In a statement, Axiata said Sinar Mas consists of PT Wahana Inti Nusantara, PT Global Nusa Data and PT Bali Media Telekomunikasi.
“With the intent to create a stronger telecommunications service provider in Indonesia, the proposed merger of XL Axiata and Smartfren is expected to bring together the combined scale, competencies, finances and deep telecommunication expertise of Axiata and the local scale and market knowledge of Sinar Mas to generate significant value,” it said.
Axiata said both parties are expected to wield an equitable influence over the strategic direction and operational decisions of MergeCo, bolstered by their respective strengths.
Meanwhile, MergeCo is expected to deliver superior customer experience in the telecommunications sector as well as creating additional shareholder value via synergies from the combined operations of XL Axiata and Smartfren.
Axiata said it believes the new entity will have the strategic agility, competence and scale to meet the increasing expectations and demand from consumers, businesses as well as the Indonesian public.

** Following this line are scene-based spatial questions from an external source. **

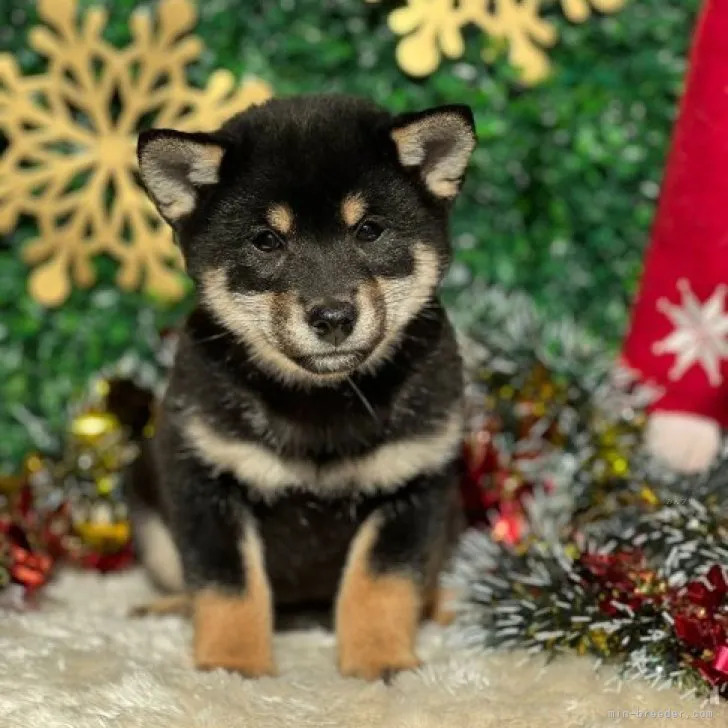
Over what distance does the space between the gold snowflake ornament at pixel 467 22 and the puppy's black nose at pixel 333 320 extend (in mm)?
835

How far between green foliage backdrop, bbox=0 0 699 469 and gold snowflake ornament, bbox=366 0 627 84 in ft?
0.20

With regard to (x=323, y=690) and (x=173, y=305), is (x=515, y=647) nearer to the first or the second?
(x=323, y=690)

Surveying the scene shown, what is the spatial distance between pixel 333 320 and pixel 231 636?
549 mm

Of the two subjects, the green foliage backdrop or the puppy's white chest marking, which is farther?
the green foliage backdrop

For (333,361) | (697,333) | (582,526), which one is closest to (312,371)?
(333,361)

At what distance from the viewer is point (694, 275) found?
82.4 inches

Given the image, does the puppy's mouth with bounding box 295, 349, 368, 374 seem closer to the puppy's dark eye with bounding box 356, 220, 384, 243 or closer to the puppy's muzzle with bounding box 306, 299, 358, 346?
the puppy's muzzle with bounding box 306, 299, 358, 346

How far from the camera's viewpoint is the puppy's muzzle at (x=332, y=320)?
5.01 feet

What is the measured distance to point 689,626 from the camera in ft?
5.13

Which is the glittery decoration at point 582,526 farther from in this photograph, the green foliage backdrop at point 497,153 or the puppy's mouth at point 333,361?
the puppy's mouth at point 333,361

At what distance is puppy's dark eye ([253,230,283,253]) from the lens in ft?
5.29

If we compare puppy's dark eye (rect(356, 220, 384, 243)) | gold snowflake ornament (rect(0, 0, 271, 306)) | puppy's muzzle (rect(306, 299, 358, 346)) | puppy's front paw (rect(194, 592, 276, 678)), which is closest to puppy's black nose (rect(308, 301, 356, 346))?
puppy's muzzle (rect(306, 299, 358, 346))

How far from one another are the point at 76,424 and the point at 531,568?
1017 mm

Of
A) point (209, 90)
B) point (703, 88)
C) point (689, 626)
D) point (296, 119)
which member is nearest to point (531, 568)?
point (689, 626)
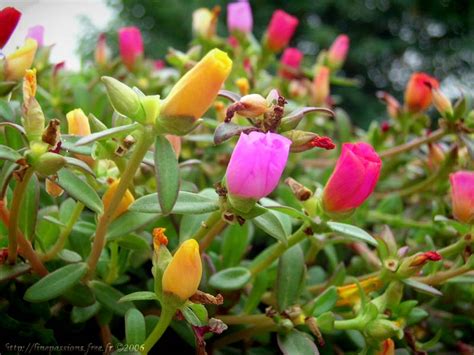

The proposed merger is currently at its early stage of evaluation, with both Axiata and Sinar Mas intending to remain as joint controlling shareholders of MergeCo.
Axiata said there is no certainty that the ongoing discussions between the two parties will result in any binding agreement or the completion of the proposed merger.
“Any key development in relation to this MoU will be announced as required. In the event a binding agreement is to be entered into at a future point in time, the associated transaction will be subject to, among others, regulatory and corporate approvals,” it said.
Analysts, however, were not fond of the idea as recently in a report, MIDF Research stated that Axiata may face probability concerns from the potential merger.
It was noted that while XL Axiata has been profit-making, Smartfren has been in the red.
This was evident in Smartfren’s 2023 annual report, which showed that the group had suffered a net loss of 108.9 billion rupiah.
“This would potentially affect XL Axiata’s profitability, especially in the near term,” MIDF Research said.
It added that if the merger does take place, Smartfren’s subscribers of 36 million will be added but will not be sufficient to rival both the top telecommunication companies in the country – PT Telekomunikasi Selular and PT Indosat Tbk.
“While the transaction may strengthen XL Axiata’s subscriber market share, our immediate concern will be Smartfren’s loss-making position.
“Also, should the funding involve cash, it would further burden the group’s balance sheet,” MIDF Research added.
Axiata said Indonesia is an important market and key to its strategic initiatives and it is committed to remaining a leading player in Indonesia’s digital and technology landscape, rooted in its long-term vision of supporting the country’s digital future.
Axiata and Sinar Mas were noted to have been in discussion since 2021 and both parties were reported to have sought permission from the Indonesia government to merge their telecoms units, creating a US$3.5bil entity.
For the financial year ended Dec 31, 2023 (FY23), Axiata’s business in Indonesia posted a 12% year-on-year (y-o-y) growth to RM9.66bil in revenue, driven by higher prepaid data revenue, growth in digital advertising business as well as improved managed service revenue.
Its earnings before interest, taxes, depreciation and amortisation jumped 13.2% y-o-y to RM4,776.6mil, while profit after tax grew 15% y-o-y to RM392.2mil, attributable to higher top line and foreign exchange gains as opposed to the losses incurred in FY22.